Computer Vision Modeling of the Development of Geometric and Numerical Concepts in Humans
Zekun Wang, Sashank Varma
TL;DR
This study investigates whether computer vision models exhibit developmental alignment with human mathematical thinking as they learn from image classification. Using a standard ImageNet-trained ResNet-50, it assesses (i) the trajectory of sensitivity to geometric/topological concepts and (ii) the emergence of a human-like mental number line (MNL) through numerosity representations. Results show partial developmental alignment in GT concepts, with four classes reaching human-like improvements while three classes lag, suggesting some GT concepts may arise from perceptual learning while others require core knowledge or instruction. In numerosity, the model gradually develops distance- and ratio-based effects and a sharpening MNL-like representation, supporting the view that visual experience can yield human-like numerical structure in a learned system. Overall, the work highlights both the promise and current limits of CV models as models of developmental mathematical cognition and points to avenues for broader architectures and data to further illuminate these trajectories.
Abstract
Mathematical thinking is a fundamental aspect of human cognition. Cognitive scientists have investigated the mechanisms that underlie our ability to thinking geometrically and numerically, to take two prominent examples, and developmental scientists have documented the trajectories of these abilities over the lifespan.

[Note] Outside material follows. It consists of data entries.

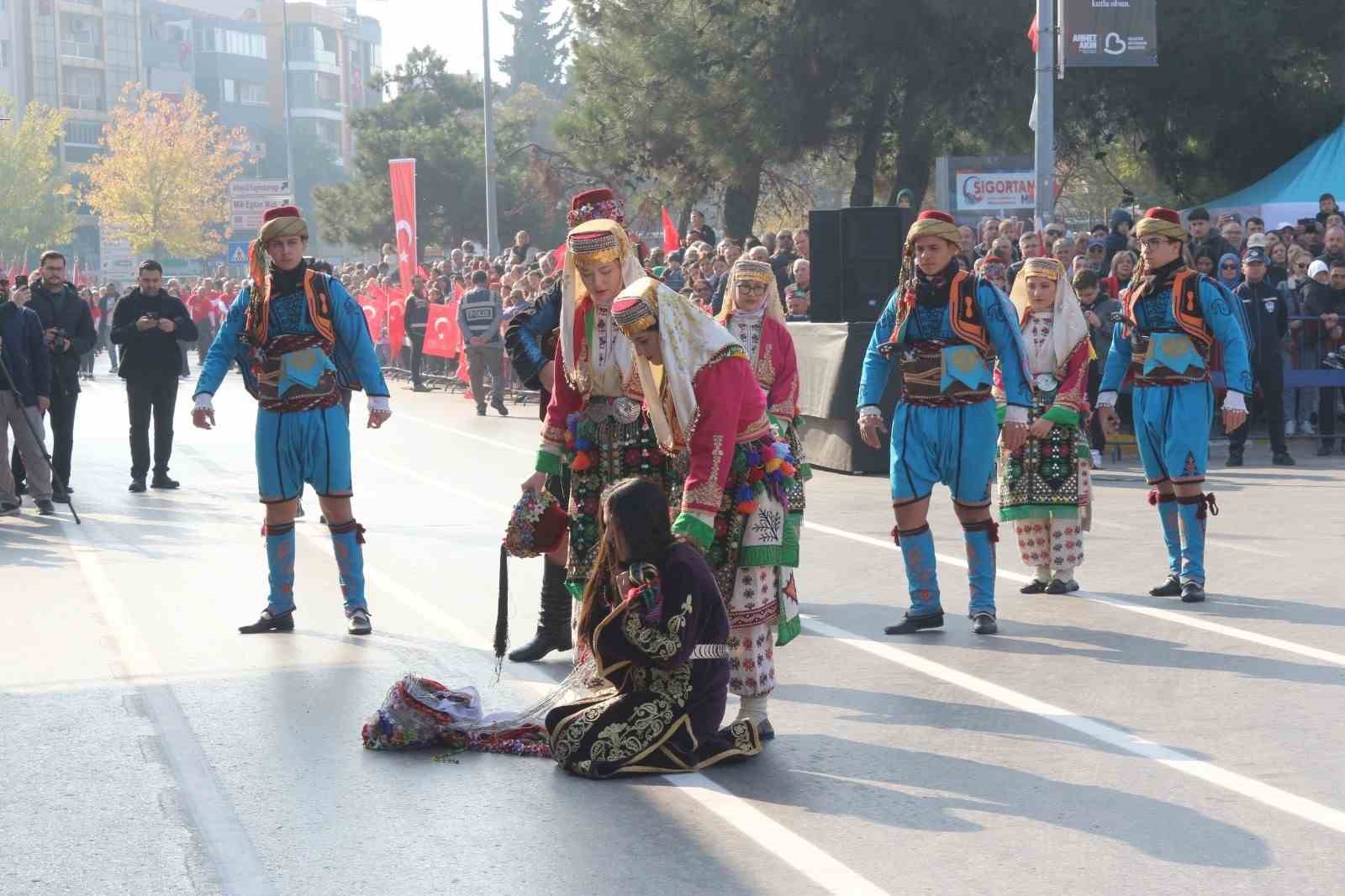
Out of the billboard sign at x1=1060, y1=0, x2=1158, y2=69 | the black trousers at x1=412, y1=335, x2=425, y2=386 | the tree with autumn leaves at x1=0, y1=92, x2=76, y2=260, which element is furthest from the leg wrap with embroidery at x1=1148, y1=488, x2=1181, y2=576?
the tree with autumn leaves at x1=0, y1=92, x2=76, y2=260

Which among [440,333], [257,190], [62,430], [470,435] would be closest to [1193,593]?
[62,430]

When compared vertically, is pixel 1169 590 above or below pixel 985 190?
below

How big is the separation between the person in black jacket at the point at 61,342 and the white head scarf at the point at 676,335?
10.6 metres

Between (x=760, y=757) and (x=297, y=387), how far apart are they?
378 centimetres

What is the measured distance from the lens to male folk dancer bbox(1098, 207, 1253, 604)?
33.6ft

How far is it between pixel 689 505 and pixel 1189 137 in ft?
93.3

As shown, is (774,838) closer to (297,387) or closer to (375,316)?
(297,387)

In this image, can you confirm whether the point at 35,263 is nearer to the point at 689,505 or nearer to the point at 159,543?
the point at 159,543

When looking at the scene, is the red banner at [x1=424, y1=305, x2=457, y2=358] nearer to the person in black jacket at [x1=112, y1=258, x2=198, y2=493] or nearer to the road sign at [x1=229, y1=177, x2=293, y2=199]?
the person in black jacket at [x1=112, y1=258, x2=198, y2=493]

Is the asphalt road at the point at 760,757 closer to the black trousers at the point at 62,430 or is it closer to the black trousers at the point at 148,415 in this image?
the black trousers at the point at 62,430

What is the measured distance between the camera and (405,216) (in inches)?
1324

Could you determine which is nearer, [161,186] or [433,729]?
[433,729]

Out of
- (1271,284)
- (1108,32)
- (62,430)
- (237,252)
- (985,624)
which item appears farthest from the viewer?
(237,252)

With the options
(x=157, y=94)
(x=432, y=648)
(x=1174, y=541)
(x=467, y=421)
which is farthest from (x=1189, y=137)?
(x=157, y=94)
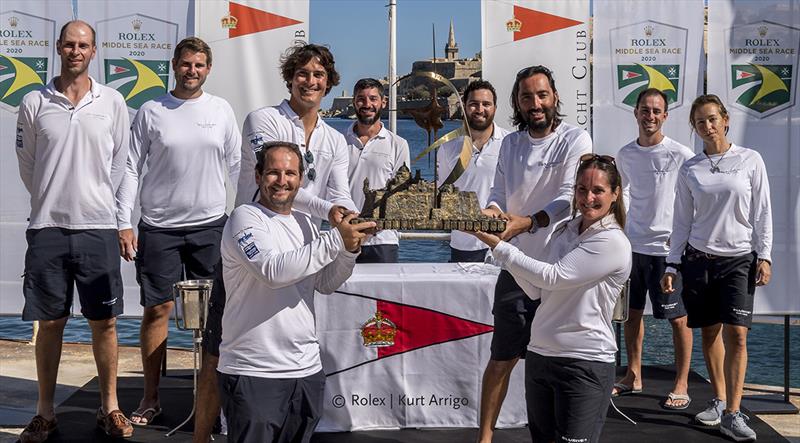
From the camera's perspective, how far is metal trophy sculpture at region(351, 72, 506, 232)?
10.6ft

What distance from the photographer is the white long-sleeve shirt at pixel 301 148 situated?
3.55 meters

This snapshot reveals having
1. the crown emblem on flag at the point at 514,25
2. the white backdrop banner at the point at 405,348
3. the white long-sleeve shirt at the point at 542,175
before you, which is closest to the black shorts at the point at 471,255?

Prior research has shown that computer vision (CV) models trained on the unrelated task of image classification nevertheless learn latent representations of geometric and numerical concepts similar to those of adults. Building on this demonstrated cognitive alignment, the current study investigates whether CV models also show developmental alignment: whether their performance improvements across training to match the developmental progressions observed in children. In a detailed case study of the ResNet-50 model, we show that this is the case. For the case of geometry and topology, we find developmental alignment for some classes of concepts (Euclidean Geometry, Geometrical Figures, Metric Properties, Topology) but not others (Chiral Figures, Geometric Transformations, Symmetrical Figures). For the case of number, we find developmental alignment in the emergence of a human-like ``mental number line'' representation with experience. These findings show the promise of computer vision models for understanding the development of mathematical understanding in humans. They point the way to future research exploring additional model architectures and building larger benchmarks.